ТЕКСТ:
Память ему не изменяла, но он изменял ей всегда, когда находил это удобным.
Эмиль Кроткий
В первом полугодии 2018 г. количество оправдательных приговоров в стране достигло рекордно низкого показателя 0,1% (число лиц по поступившим уголовным делам – 493 983, из них 530 оправданных).
Складывается впечатление, что осведомленные об этой грустной статистике судьи, начиная рассмотрение уголовного дела, всячески отгоняют от себя любые назойливые мысли об оправдании, исходящие от стороны защиты. И зачастую обвинительные настроения судей, конечно же, оказывают прямое воздействие на ход судебных заседаний. Особенно это проявляется при допросах свидетелей обвинения.
О картине допроса свидетеля – оперативного сотрудника с «амнезией»

СОБРАННЫЙ МАТЕРИАЛ:
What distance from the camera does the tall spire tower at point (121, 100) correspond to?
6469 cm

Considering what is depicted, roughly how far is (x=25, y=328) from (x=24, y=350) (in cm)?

НАД ЧЕМ РАБОТАТЬ:
**1)** Переведите на английский язык предложение из текста об оправдательных приговорах: «И зачастую обвинительные настроения судей, конечно же, оказывают прямое воздействие на ход судебных заседаний».
**2)** Продолжите текст об оправдательных приговорах, начав сразу после его последней строки.

ОТВЕТЫ К ЗАДАНИЯМ:
**1)** And quite often the accusatory mood of judges, of course, has a direct effect on the course of court hearings.

**2)**
Суд рассматривает типичное уголовное дело о совершении коррупционного преступления с некоторыми особенностями, идет допрос оперативного сотрудника.
Государственный обвинитель задает несколько стандартных вопросов, касающихся фабулы обвинения, и получает необходимые ответы, подтверждающие проведение оперативно-розыскных мероприятий, завершившихся задержанием подсудимого.
Слово передается защитнику.
После первого десятка вопросов представитель влиятельного оперативного органа – старший лейтенант, уверенный в себе мужчина лет двадцати пяти – устает и просит судью разрешить ему давать показания сидя. Судья, проникаясь уважением к авторитетному органу, разрешает присесть и допрос продолжается.
Получив привилегии, оперативный сотрудник на следующий десяток вопросов отвечает нехотя и с нескрываемым раздражением «да» или «нет».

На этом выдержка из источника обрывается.